Der Kampf um das Wohnzimmer geht in die nächste Runde. Die kommende Spielekonsole von Microsoft wird hochauflösende Grafik besitzen und mehr als einen Terraflop Rechenleistung erbringen. Das ist ein Mehrfaches der Leistung aktueller Hochleistungs-PC. Die Multicore-Prozessor-Architektur des Nachfolgers der knapp 20 Millionen mal verkauften „X-Box“ wurde zusammen mit IBM entwickelt, erklärte Jay Allard zuständiger Corporate Vice President auf der Game Developers Conference in San Francisco. Wann und zu welchem Preis die Konsole in den Markt kommen soll, wurde nicht bekanntgegeben.
Der größte Konkurrent, Sony Computer Entertainment, wird allerdings spätestens zur weltgrößten Branchenmesse E3 im Mai in Los Angeles den Nachfolger der über 80 Milionen mal verkaufen, legendären „Playstation 2“ vorstellen. Im Februar hatte Sony Details seiner neuen Prozessorarchitektur „Cell“ vorgestellt, die ebenfalls die Leistungsfähigkeit moderner PC um Längen übertrifft. Sony hat Cell zusammen mit Toshiba und ebenfalls IBM entwickelt.

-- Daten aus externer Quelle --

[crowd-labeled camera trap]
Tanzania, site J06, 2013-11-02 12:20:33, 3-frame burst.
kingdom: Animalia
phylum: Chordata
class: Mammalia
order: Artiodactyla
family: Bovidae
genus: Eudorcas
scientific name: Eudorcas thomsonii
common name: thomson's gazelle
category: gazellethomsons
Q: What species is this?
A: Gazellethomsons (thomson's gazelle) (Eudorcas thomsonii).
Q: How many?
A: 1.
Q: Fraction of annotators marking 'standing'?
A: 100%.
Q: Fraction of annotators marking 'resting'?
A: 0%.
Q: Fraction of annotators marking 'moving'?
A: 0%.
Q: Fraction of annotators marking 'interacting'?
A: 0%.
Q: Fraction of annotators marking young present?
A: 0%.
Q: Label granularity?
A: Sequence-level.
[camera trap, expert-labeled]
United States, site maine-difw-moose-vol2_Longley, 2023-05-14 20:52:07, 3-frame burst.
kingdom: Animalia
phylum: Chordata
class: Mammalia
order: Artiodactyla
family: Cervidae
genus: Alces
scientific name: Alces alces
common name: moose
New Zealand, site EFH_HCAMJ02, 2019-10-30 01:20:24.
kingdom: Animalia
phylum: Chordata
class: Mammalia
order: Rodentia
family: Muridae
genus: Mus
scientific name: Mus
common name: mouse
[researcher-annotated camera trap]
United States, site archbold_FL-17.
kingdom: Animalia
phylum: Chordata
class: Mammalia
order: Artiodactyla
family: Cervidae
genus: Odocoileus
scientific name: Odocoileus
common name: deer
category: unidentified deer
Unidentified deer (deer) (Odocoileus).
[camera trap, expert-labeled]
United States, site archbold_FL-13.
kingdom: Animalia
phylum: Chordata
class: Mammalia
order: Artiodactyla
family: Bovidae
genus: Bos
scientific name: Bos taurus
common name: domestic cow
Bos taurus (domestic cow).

Microsoft vollzieht angesichts der digitalen Aufrüstung im Sony-Lager mit der neuen X-Box – die noch keinen offiziellen Namen hat – technologisch einen drastischen Schwenk im Vergleich zur alten Spielekonsole, die sehr stark an PC-Technologie angelehnt war. Sie wurde noch durch einen Intel-Pentium Prozessor (mit 600 Mhz) angetrieben und hatte einen nVidia-Grafikchip. Der kommende Grafikchip wurde zusammen mit dem nVidia-Konkurrenten ATI entwickelt. Erhalten bleiben soll die Programmierung in Anlehnung an Windows-Standards wie die Grafikschnittstelle Direct-X.
Mit der neuen Spielekonsole will Microsoft auch den Bereich Online-Gaming weiter ausbauen. Wichtige Funktionen der Online-Plattform X-Box-Live sollen bereits in der Hardware bereitgestellt werden, so dass sich die Spieleprogrammierer darum nicht mehr kümmern müssen. Über Micro-Payment-Systeme soll zum Beispiel der direkte Kauf von Spielen oder Zubehör ohne Umweg über externe E-Commerce-Anbieter möglich werden.
Auch ein „Marktplatz“ soll auf der Online-Plattform eingerichtet werden. Auf diesem Marktplatz kann für jedes Spiel, jedes Genre sowie für eine Reihe anderer Möglichkeiten durchsucht werden und bietet die Möglichkeit, neue Spielelevel, Karten, Ausrüstungen, Fahrzeuge oder Erweiterungen von anderen Spielern zu kaufen. Bislang floriert das Geschäft zum Beispiel mit fertig ausgebildeten Charakteren eines Spiels (dann muss der Spieler sich nicht mühsam „hocharbeiten“) vor allem auf Onlinebörsen wie Ebay.
Welche Ausmaße so etwas annehmen kann, zeigt eine Meldung von Ende Dezember. Die britische BBC berichtete, dass ein Online-Spieler eine digitale „Insel“ auf der Landkarte des Online-Rollenspiels „Project Entropia“ für 26 500 Dollar gekauft habe. Er hat jetzt das Recht, die „Insel“ komplett oder in Teilen weiter zu verkaufen oder zu vermieten. Da bereits mehr als 200 000 Spieler angemeldet sein sollen und der Platz auf den Servern (also die „Landmasse“ des Spiels) wohl zumindest auf absehbare Zeit nicht vergrößert werden soll, eine waschechte und sicherlich hochriskante digitale Immobilienspekulation.
Mit der neuen Konsolenarchitektur baut Microsoft auch ein zweites Standbein neben der bisherigen PC-Allianz Intel/Windows auf. Die neue Prozessorgeneration könnte – wie Sonys Cell-Prozessor – zu einer Basis für weitere Multimedia-Produkte wie Heim-Server oder HD-TV-Geräte mit Multimedia-Prozessoren werden. „Microsoft Windows und Xbox-Plattformen werden völlig neue Spielerfahrungen im HD-Zeitalter bieten“, so Allard. Der Videospielemarkt wird – Hardware und Software zusammen auf weltweit über 20 Mrd. Dollar geschätzt. 2003 hat die Videospieleindustrie in den USA erstmals gemessen an den Umsätzen die Kinoeinnahmen der Hollywood-Studios übertroffen.